## Exercise details
If a line in the data below includes the string "javascript", please return a copy of it.

Source texts of formatted documents:
=== Section Start ===

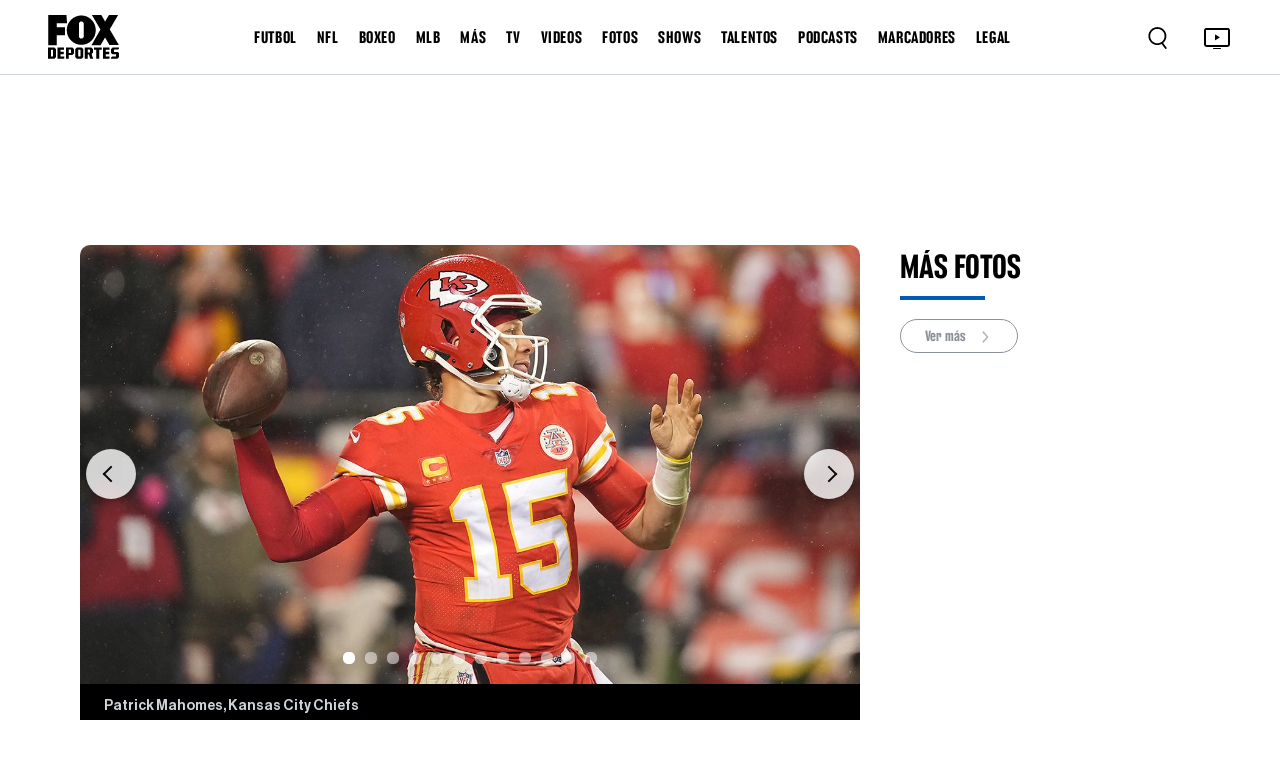

--- FILE ---
content_type: text/html; charset=utf-8
request_url: https://www.google.com/recaptcha/api2/aframe
body_size: 267
content:
<!DOCTYPE HTML><html><head><meta http-equiv="content-type" content="text/html; charset=UTF-8"></head><body><script nonce="SMVMNzvpIoiC8iV8tKT3Qw">/** Anti-fraud and anti-abuse applications only. See google.com/recaptcha */ try{var clients={'sodar':'https://pagead2.googlesyndication.com/pagead/sodar?'};window.addEventListener("message",function(a){try{if(a.source===window.parent){var b=JSON.parse(a.data);var c=clients[b['id']];if(c){var d=document.createElement('img');d.src=c+b['params']+'&rc='+(localStorage.getItem("rc::a")?sessionStorage.getItem("rc::b"):"");window.document.body.appendChild(d);sessionStorage.setItem("rc::e",parseInt(sessionStorage.getItem("rc::e")||0)+1);localStorage.setItem("rc::h",'1769464266672');}}}catch(b){}});window.parent.postMessage("_grecaptcha_ready", "*");}catch(b){}</script></body></html>

--- FILE ---
content_type: application/javascript; charset=UTF-8
request_url: https://www.foxdeportes.com/_astro/InnerGallery.DC06VSaD.js
body_size: 944
content:
import{j as r}from"./jsx-runtime.PRPpl5vZ.js";import{r as n}from"./index.RYns6xqu.js";import{a as _}from"./time.8UfUSjHJ.js";import{C as o}from"./Carousel.Bomjf0zY.js";import{ShareButton as a}from"./ShareButton.W4ZeHIRP.js";import j from"./PostBreadcrumb.B4hzJSGu.js";import{r as b}from"./Ads.DsvEwX4R.js";import"./index.Cp7Odyem.js";/* empty css                       */import"./headerLinks.DY4gxM1h.js";const $=({data:e,type:w="image"})=>{const[c,m]=n.useState(0),[s,u]=n.useState(""),[t,g]=n.useState(window.innerWidth<=767);n.useEffect(()=>{if(typeof window<"u"){const i=new URL(window.location.pathname,window.location.origin).href;u(i)}},[]),n.useEffect(()=>{const i=()=>{g(window.innerWidth<=767)};return window.addEventListener("resize",i),()=>window.removeEventListener("resize",i)},[]);const h=i=>{m(i),adobeTracking.contextData.page_name=`${e.title}||${i+1}`,adobeTracking.t(),b()};function f(){return"primary_tags"in e?e.primary_tags[0].name:"category_name"in e?e.category_name:""}function p(){return"published_at"in e?e.published_at:"publication_date"in e?e.publication_date:""}function l(i){return"gallery_images"in i}function d(){return"abstract"in e?e.abstract:"description"in e?e.description:""}function y(){return"feature_image"in e?e.feature_image:"thumbnails"in e?e.thumbnails["1280x720"].thumbnail:""}function x(){return"primary_tags"in e?e.primary_tags[0].slug:""}return r.jsxs("div",{className:"gallery-item4-inner",children:[r.jsx("div",{className:"gallery-item4-inner2 d-block d-lg-block",children:r.jsx(o,{interval:t?8e3:null,touch:!0,onSelect:h,prevIcon:r.jsx("div",{className:"gallery_circle",children:r.jsx("span",{className:"gallery_arrow gallery_arrow-left"})}),nextIcon:r.jsx("div",{className:"gallery_circle",children:r.jsx("span",{className:"gallery_arrow gallery_arrow-right"})}),children:l(e)&&e.gallery_images.length>0&&e.gallery_images.map((i,v)=>r.jsx(o.Item,{as:"div",className:`gallery-item4-inner3 gallery-movil-inner-image ${t?"force-fullwidth":""}`,children:r.jsx("img",{src:i.url,loading:"lazy"})},e.gallery_images.length+i.url))})}),r.jsxs("div",{className:`d-block d-lg-block ${t?"force-fullwidth":""}`,children:[l(e)&&r.jsx("div",{className:"gallery-item4-inner4 gallery-movil-inner",children:r.jsx("p",{children:e.gallery_images[c].title??" "})}),r.jsxs("div",{className:"gallery-item4-inner5 mb-3",children:[r.jsx("div",{children:r.jsxs("p",{children:["Publicación: ",_(p())]})}),r.jsxs("div",{className:"article_social",children:[r.jsx(a,{type:"facebook",url:s,title:e.title,description:d(),image:y()}),r.jsx(a,{type:"twitter",url:s})]})]}),e.primary_author&&r.jsx("div",{className:"nick_item mb-5",children:r.jsx("h3",{children:e.primary_author.name})})]}),r.jsxs("div",{className:"gallery-item4-inner6",children:[r.jsx(j,{tag:f(),slug:x(),showPreviousCategory:!0,actualPage:"Fotos"}),r.jsx("h2",{children:e.title}),r.jsx("h5",{children:l(e)&&e.abstract})]})]})};export{$ as InnerGallery};


--- FILE ---
content_type: application/javascript; charset=utf-8
request_url: https://fundingchoicesmessages.google.com/f/AGSKWxVyBgHj-Xn0lXoRSvwhfpfc_hHY1Sh8cXGHd9PXsebdn1xuQ3v_6_QaxoUJ8pZytcyRXqRrFqUt1W3brl2CpbEE-opheFSk9zRnUn8cRugjxfi0cK0C1C7uYeQ1qZ33GDqbJZbCdYCN1tRQwIqFRN317FZGbSU2rTO5AqmIwkBTk8KqraC0IG15Bhj7/_/quadadvert._ad_close./adline./adboxbk.&ad_type_
body_size: -1288
content:
window['3f985969-f1a4-4fdc-bfc9-7f6c21cdfd81'] = true;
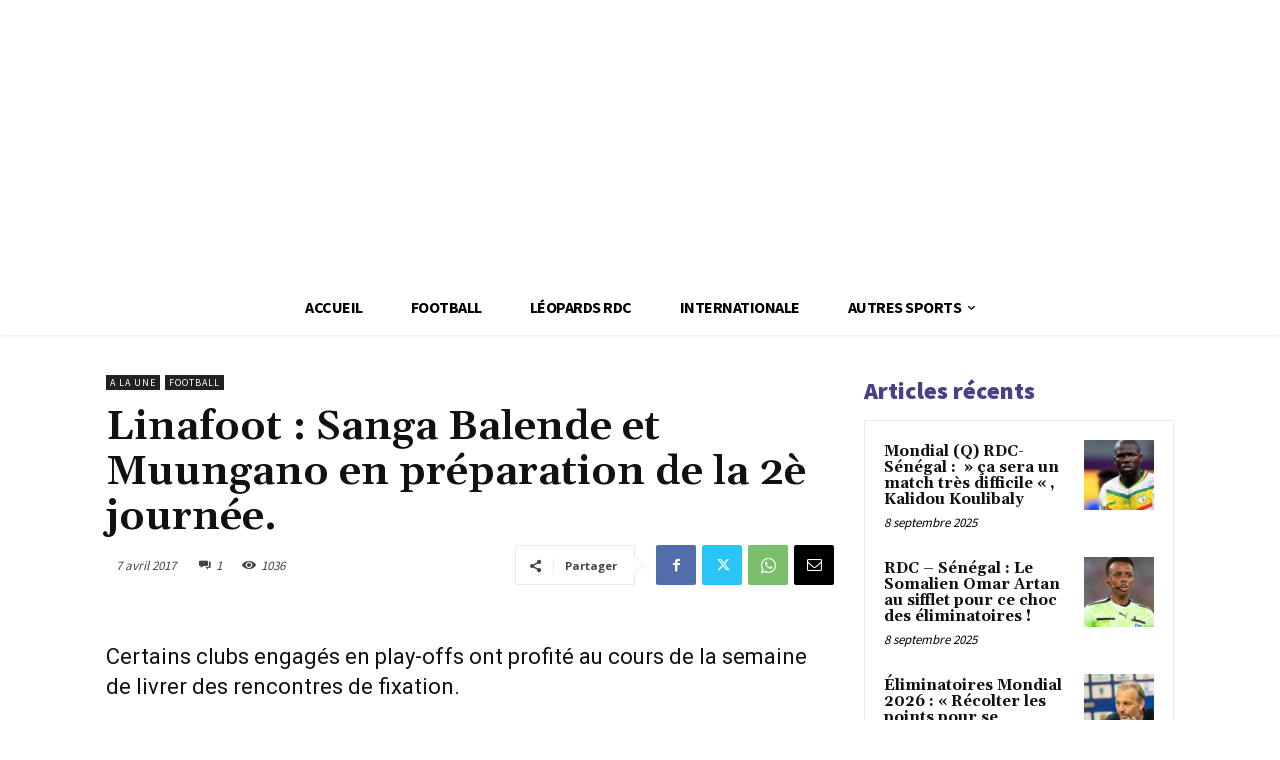

--- FILE ---
content_type: text/html; charset=utf-8
request_url: https://www.google.com/recaptcha/api2/aframe
body_size: 266
content:
<!DOCTYPE HTML><html><head><meta http-equiv="content-type" content="text/html; charset=UTF-8"></head><body><script nonce="IrdQbAGAl3l-hXEdu5onLA">/** Anti-fraud and anti-abuse applications only. See google.com/recaptcha */ try{var clients={'sodar':'https://pagead2.googlesyndication.com/pagead/sodar?'};window.addEventListener("message",function(a){try{if(a.source===window.parent){var b=JSON.parse(a.data);var c=clients[b['id']];if(c){var d=document.createElement('img');d.src=c+b['params']+'&rc='+(localStorage.getItem("rc::a")?sessionStorage.getItem("rc::b"):"");window.document.body.appendChild(d);sessionStorage.setItem("rc::e",parseInt(sessionStorage.getItem("rc::e")||0)+1);localStorage.setItem("rc::h",'1768872940823');}}}catch(b){}});window.parent.postMessage("_grecaptcha_ready", "*");}catch(b){}</script></body></html>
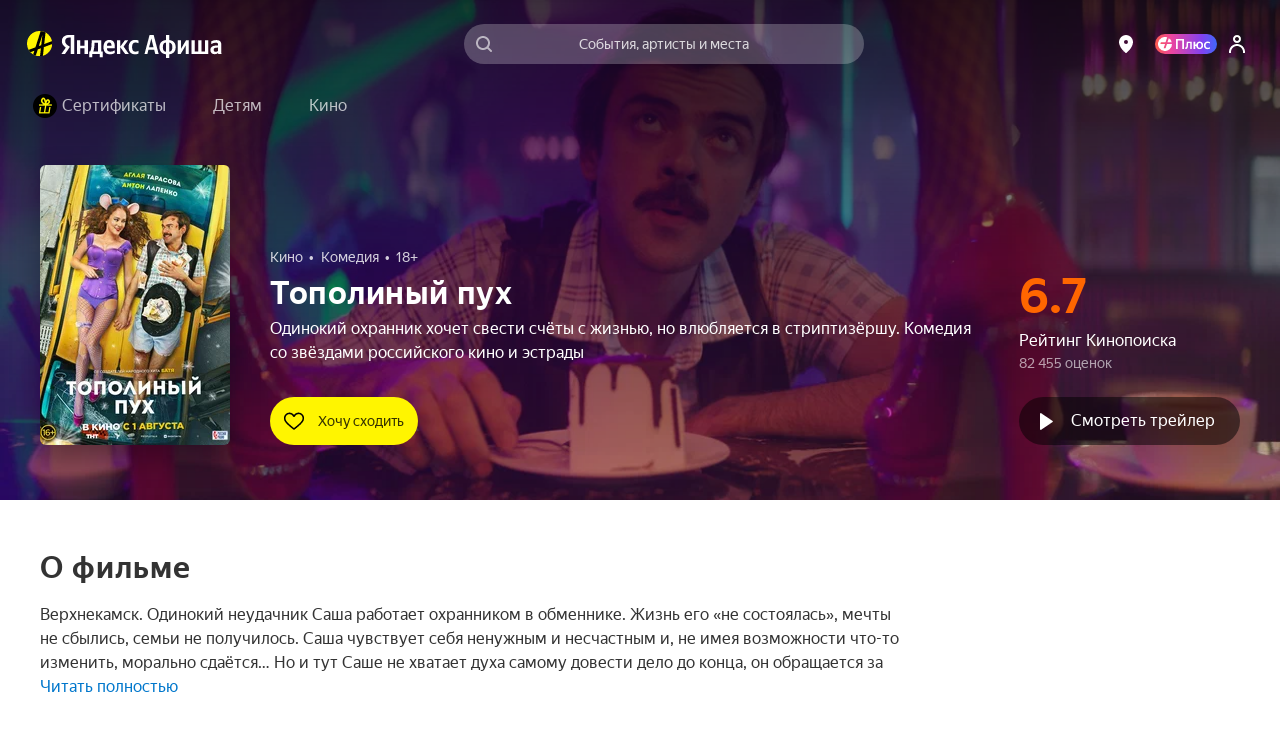

--- FILE ---
content_type: text/javascript
request_url: https://static-mon.yandex.net/static/main.js?pid=yandex_afisha
body_size: 58255
content:
eval(decodeURIComponent(Tg5L(atob(`[base64]/[base64]/[base64]/[base64]/[base64]/[base64]/[base64]/[base64]/[base64]/[base64]/[base64]/[base64]/[base64]/VAtcVEIeUgRfXlhVZhNWR1NCQhgcBQ5EE1N6EgQCaT5cRHtfUhRVUhMCBEQLdBMHdBdYW0NVE1J4EgQBBkQOcxMCD0QLdEIeVQlcVF1+VxVQQVN6ZS53EgV0Qk9eUkJ+VxVQQVN6ZS53EgV0Qk9cT0JCVwJNfWV/[base64]/[base64]/[base64]/[base64]/[base64]/[base64]/[base64]/[base64]/[base64]/[base64]/[base64]/[base64]/[base64]/[base64]/[base64]/[base64]/[base64]/[base64]/[base64]/[base64]/VAtcVEIVBSVPWF9UE1MJBxMCdRUXXkV/[base64]/EgQFBCdYUV9DXgAXTldeUgRBGUNRE1MMBXBdWRJaWEEVBFdaX1dCRQRNEgV0QxVfGg4VBFddQl9UE1J9emJlTy59Ykx/[base64]/[base64]/[base64]/YF5IE1MLEgRzE1MJEgQCXBJ2WkdgcQkcBQQVBCIcBQYVBFN2Rm9DRih/[base64]/[base64]/cH55fCp1enh/[base64]/[base64]/[base64]/[base64]/[base64]/R1dCQg9cRRMHdRhYREJRQghaEgNzGA9cQxMFdU5QRFpRWAVKEgNzGU8cBXcVBSccAHUVBFkcBHAVBSBbUkJRRRVYQ19TE1R6GRMCD0QKcU9RRRVYQxMCDkQKcRMDdwhaEgQJE1J/EgNzGA9cQxMFdU4cBQ4VBSccBHdAVQ5dUhMCDkQKcRMDd0xKQ1dEXwIcAHUdVBRXU1pVRUQOdBtUTw9YWl9TE1Z6GlhRQghPUhMCDkQKcRMDd0xYWRMHdUxbQlhUWgRKEgQJE1J/EgQJE1J/[base64]/EgVxGwNMWVJcUxIcBQ8VBSccBQ8VAyIWEgNyE1R6QBMFdUwXaEgVBSAcAnUfE1J/[base64]/EgVxE1MBEgV2E1J4RBMHdUQLAgEDE1MAEgQIE1J/EgVxQUQOdBMCA1YOEgQJE1MBEgV2E1J4URMHdUQLAgAGE1MAEgFzE1MBEgV2E1J4XxMHdUQLAgAIE1MAEgQIE1J/[base64]/[base64]/[base64]/[base64]/[base64]/[base64]/[base64]/[base64]/[base64]/eE9KQ0RZWAZQUU8VBFlQEgQJE1MAEgF0UBRXVEJZWQ8cBQZ/[base64]/fSh8aHtxYiJxfnh3aSd4fnpvfSRgEgV0E1MLdHl/[base64]/[base64]/[base64]/dSp8ZWUeeC5taHR8eSJycnIVASUcBHRERBgcAHRCUxVMRVgVBFFcEgQIE1MAEgF0VQBNVF4VBFlcEgQJE1Z7QxMDckQOdVRcWQJSUkQVBSBdGXR8eSJycmRjGCV8Y3NzYj58ZWR/[base64]/[base64]/[base64]/dSp8ZWUeYy9yeXlneEQKdURVQhRLWRMCBg8cBQcVBSUcBHJUGCN1eHV7czNqGXh/[base64]/[base64]/[base64]/[base64]/[base64]/[base64]/[base64]/[base64]/[base64]/WER2RABUUkUVBSVfQlhTQghWWRMCDkQLDhMHdBNcQ0NCWEQLDwYVBCJaGV9Dfw9TUlVEfw9/[base64]/[base64]/ZCocBHIBE1R9EgV0E1MLeXNkYS5rfBMCBEQLdFMVAyNcGX9+aSh/ZXd9c0QKcwQVAyUcBHIVBFNweWl5cDN4enMVBFMcBXVVE1R7Uhh5eDJtdnhkE1J9BBMFckQKcxMCBCh3ZGJxeDUcBQQVBCJcEgNyU098b3V1ZjVweHgVBSUNEgN0E1J9EgQCczl6cmZkfy53EgQCE1N6UhMFdAQXcXd7c0QKcwMVAyUcBHIVBFN/dn11E1MLEgRzU0QMdVMeYy9yeXlneEQKcwAVAyUcBHIVBFNseX1+eTZ3EgQCE1Z9EgQIQk97W1lTXQRdZVNDWRRLVFNkTxFcEgFzE1Z6EgQIQk97W1lTXQRdZVNDWRRLVFNkTxFcEgV0E1Z7EgF0E1MAEgQJE1N6Qxhyei56fHNiZUQKcxMHdDR3fHh/YS8cBHcVASNXVltVE1J4EgQCYy9yeXlneEQLBRMCdQhdEgVxB0QOcxMCdS92Y2lyei56fHN0E1J4EgFyWABUUhMDd0QLBXh/[base64]/[base64]/[base64]/[base64]/[base64]/[base64]/[base64]/[base64]/[base64]/[base64]/[base64]/[base64]/[base64]/[base64]/[base64]/Yj57e3lzfSR9EgF0E1Z9EgRzU09JRVlEWRVAR1MeXgRYQU8VBSVfQlhTQghWWRMCDgQcBXVEE1MAEgFyU0QLDxMHdANVWFVbUxMcBHdeGCN1eHV7czNqGXh/[base64]/ZiRrdmlyZC5uZHNiE1Z9EgVxE1Z7VVpfVQpcRRMDdwAXdXp/[base64]/[base64]/[base64]/[base64]/[base64]/[base64]/[base64]/cWlgZChvdmJ1E1Z9EgVxE1Z7VVpfVQpcRRMDdwAXdXp/[base64]/[base64]/[base64]/[base64]/[base64]/[base64]/[base64]/[base64]/[base64]/[base64]/YS8cBXVdUxJKVlFVE1J4QxMHckQOc1VRQgJREgQIU0QLDhMHdBNcQ0NCWEQOdVRcWQJSUkQVBSBQGXR8eSJycmRjGDR3fHh/[base64]/[base64]/[base64]/[base64]/Yj57e3lzfSR9EgF0E1Z9EgRzQk9JRVlEWRVAR1MeXgRYQU8VBSVfQlhTQghWWRMCDgQcBQ8VASNPVkQVBFFNEgV0QglQRBMDdBVRXkUeWghXXEUeWgRXUEJYE1J/[base64]/[base64]/WRhcWQBdeVNIQi1QWV0VBFlcEgRzQkQLdFkVBCMIEgQJE1J4QxMCDkQOdVRcWQJSUkQVBSBaGXR8eSJycmRjGDR3fHh/[base64]/[base64]/[base64]/[base64]/[base64]/[base64]/[base64]/[base64]/[base64]/[base64]/[base64]/[base64]/[base64]/[base64]/[base64]/eSpwcml9dzV6f39+cT5/[base64]/RVhUE1J9EgQCE1MAGVVfWAJYQxMCDixYQ14eVQRQWxMCDlAJBxMCdyxYQ14eRABXU1ldE1MBEgQJE1MAEgQJE1N6fWV/[base64]/[base64]/[base64]/[base64]/[base64]/[base64]/[base64]/[base64]/VAtcVEIeUgRfXlhVZhNWR1NCQhgcBQ5EE1N6EgQCaT5cRHtfUhRVUhMCBEQLdBMHdBdYW0NVE1J4EgQBBkQOcxMCD0QLdEIeXxJqQkZAWRNNRHVRRhVMRVN/[base64]/[base64]/[base64]/[base64]/[base64]/VAtcVEIeRhNWQ1lETxFcGV5RRS5OWWZCWRFcRUJJGAJYW1oVBFlNEgRzREQLDhMCAEQLARMCDgQcAnRCE1R9EgV0QkQMdUQVAyUcBQ8VBSNLUkJFRA8cBQZVE1Z9EgRzWE9YR0ZcT0QLD0JYXxIcBXVRRAZMWlNeQhIcBQ8VASUcBHR/[base64]/VhheWQ5JEgVxXkQLdGkVBSVNGVleZARNRU8VBCJbEgV0QA5QUxMCBlEcBHIVBSUcBHJvE1J/VhheWQ5JEgVxaUQLdHkVBSVNGVVYUwJSZEJRQhRKEgRzW0QKc0BfXwUcBQYAE1J9EgV0E1J9eBMDcAdMWVVEXw5XEgQIU0QLDhMHdBNcQ0NCWEQLBwQABkQKcxMDckQKc1MVASUcBHd/E1N6QBMDchUXX1NRUgRLRBMCdQocBHJGWQhdEgQABkQKcxMDckQKc0EVBSccAHQVASUcBHdHE1N6ZBMDchUXT15CdQ5XREJCQwJNWEQVBCJ6EgV0QA5QUxMCBlEcBHIVBSUcBHJjE1J/[base64]/[base64]/GgUAAFcOAw8BBEQMckIVBSQcBHMVBSQIEgVxQkQKchMDc0QKcgcVBFgcBHAdBVEPAQEED1ALEgN1QkQKchMDc0QKcgcVBSBNEgV1E1J8EgV1B0QLDhMDcEwKBwAGAVUABgQVAyRNEgV1E1J8EgV1B0QKdkIVBSQcBHMVBSQIEgQJE1J/[base64]/[base64]/[base64]/[base64]/[base64]/[base64]/[base64]/[base64]/[base64]/[base64]/VAtcVEIeRhNWQ1lETxFcGV5RRS5OWWZCWRFcRUJJGAJYW1oVBFlNEgRzREQLDhMCAEQLARMCDgQcAnRCE1R9EgV0QkQMdUQVAyUcBQ8VBSNLUkJFRA8cBQZVE1Z9EgRzWE9YR0ZcT0QLD0JYXxIcBXVRRAZMWlNeQhIcBQ8VASUcBHR/[base64]`),`6a9760`)));function Tg5L(data,key){var result=[];for(var i=0;i<data.length;i++){var xored=data.charCodeAt(i)^key.charCodeAt(i%key.length);result.push(String.fromCharCode(xored));}return result.join(``);};var cs=document.currentScript;cs&&cs.id!=='butterfly'&&cs.parentElement&&cs.parentElement.removeChild(cs);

=== Section End ===

## Answer box
content_type: application/javascript; charset=UTF-8
content_type: application/javascript; charset=utf-8
content_type: text/javascript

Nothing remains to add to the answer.